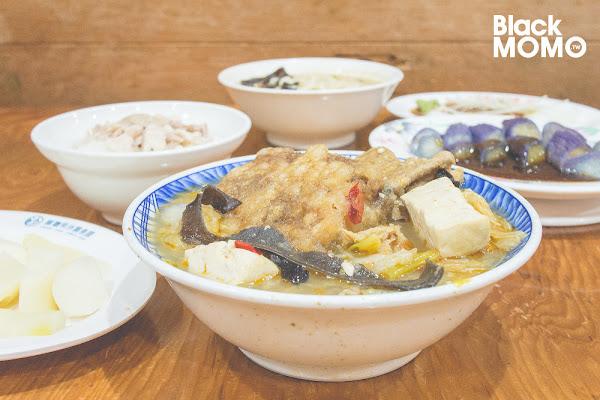 嘉義|林聰明沙鍋魚頭‧嘉義文化路夜市超高人氣美食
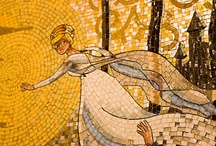 Mosaic, Interior Walls / by Ciel Gallery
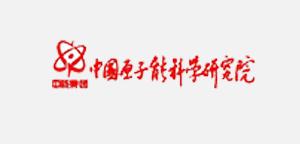 合作logo3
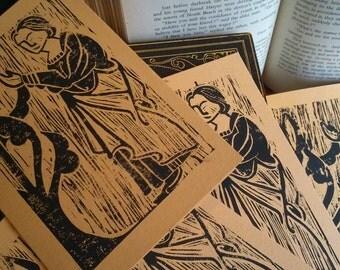 Hand Printed Medieval Card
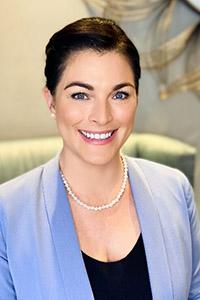 Siobhan Norris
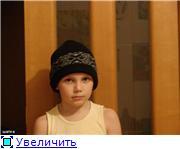 - Шапка-шапки-шапочки 9190a241bf3bt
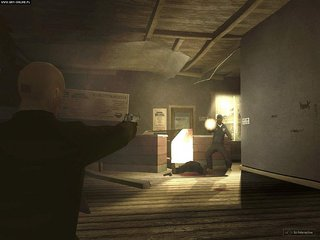 Hitman: Krwawa Forsa - screen - 2006-07-04 - 69377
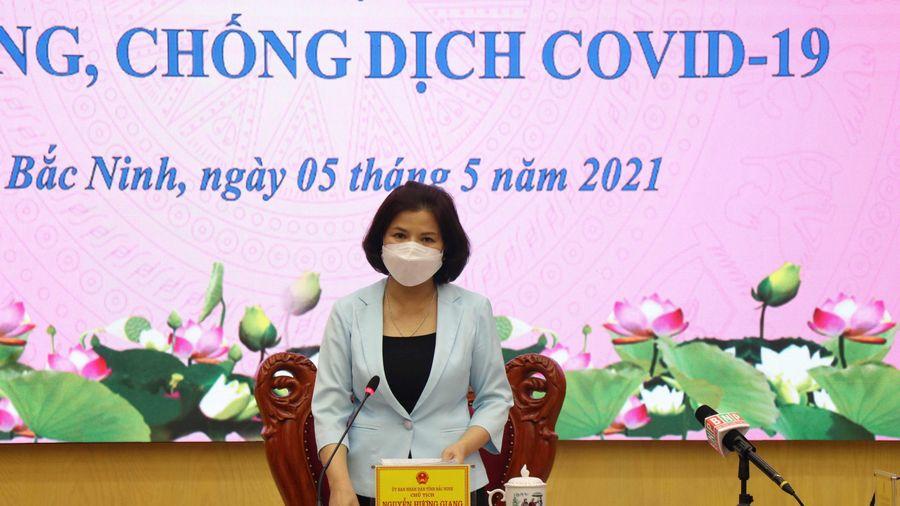 Bắc Ninh nâng mức độ chống dịch COVID-19 lên cấp độ cao nhất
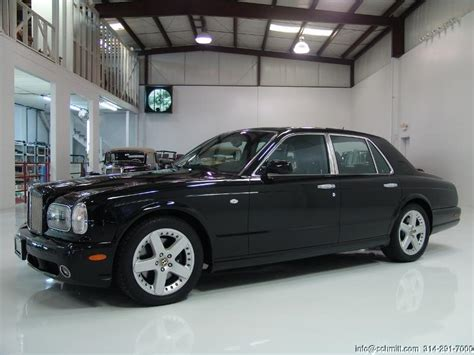 bentley arnage t mulliner 2003 bentley arnage t mulliner twin turbo daniel schmitt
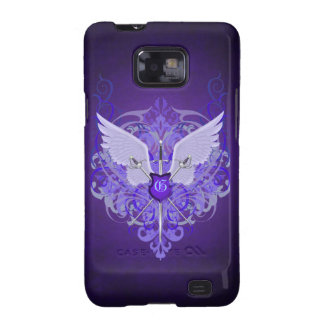 Púrpura Samsung de las espadas y de las alas del m Galaxy SII Funda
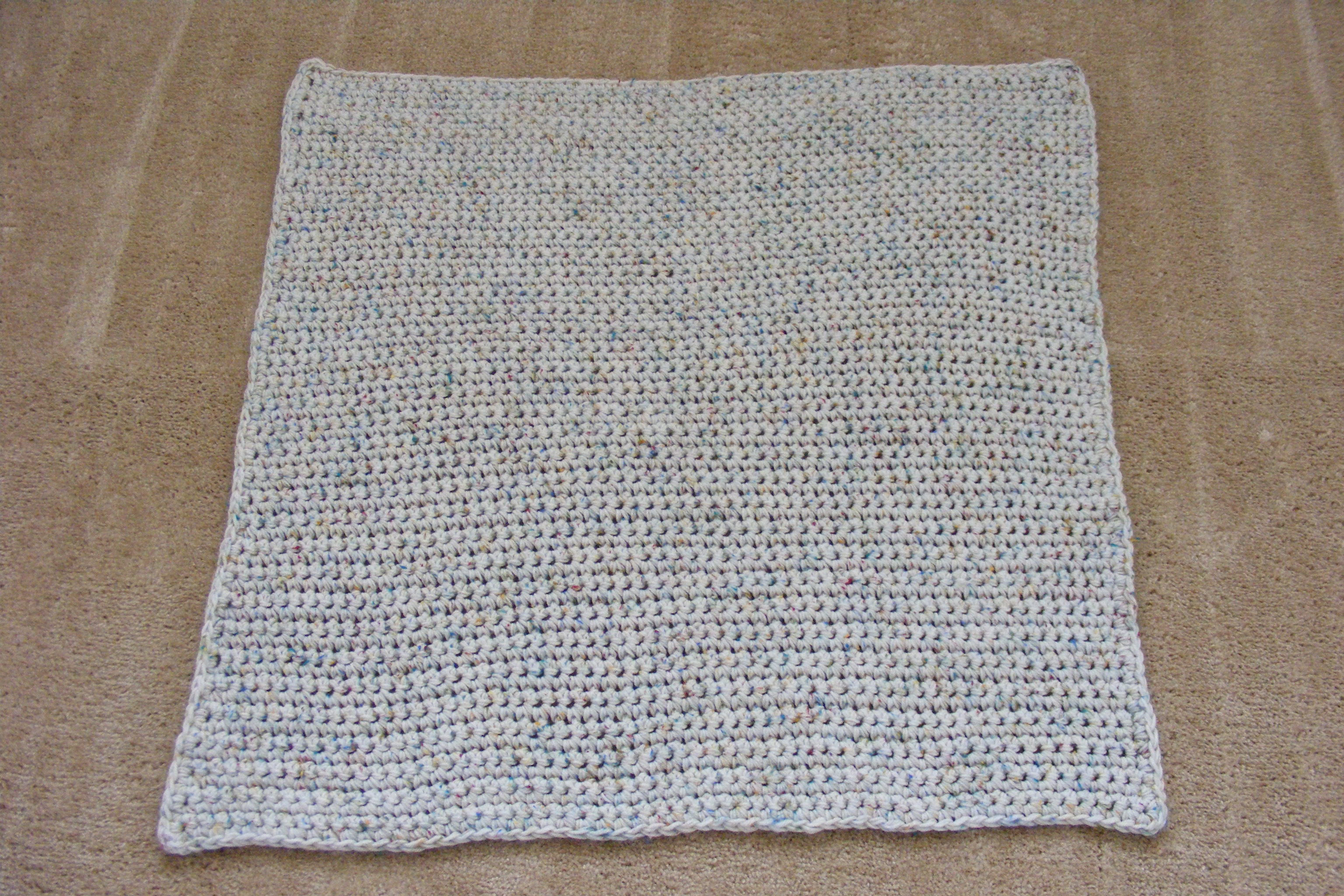 afghan pattern - large hook - Crochetville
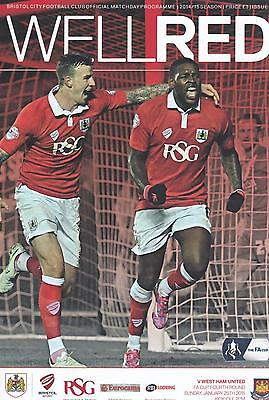 2014/15 - BRISTOL CITY v WEST HAM UNITED (FA CUP 4th ROUND - 25th JANUARY 2015)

■ ■ ■ ■ ■

Exercise description
An exact transcription is needed, covering the line with "Mosaic, Interior Walls / by Ciel Gallery" and every line after it to the end of the entries, but not the pictures.

Output for this task
 Mosaic, Interior Walls / by Ciel Gallery
 合作logo3
 Hand Printed Medieval Card
 Siobhan Norris
 - Шапка-шапки-шапочки 9190a241bf3bt
 Hitman: Krwawa Forsa - screen - 2006-07-04 - 69377
 Bắc Ninh nâng mức độ chống dịch COVID-19 lên cấp độ cao nhất
 bentley arnage t mulliner 2003 bentley arnage t mulliner twin turbo daniel schmitt
 Púrpura Samsung de las espadas y de las alas del m Galaxy SII Funda
 afghan pattern - large hook - Crochetville
 2014/15 - BRISTOL CITY v WEST HAM UNITED (FA CUP 4th ROUND - 25th JANUARY 2015)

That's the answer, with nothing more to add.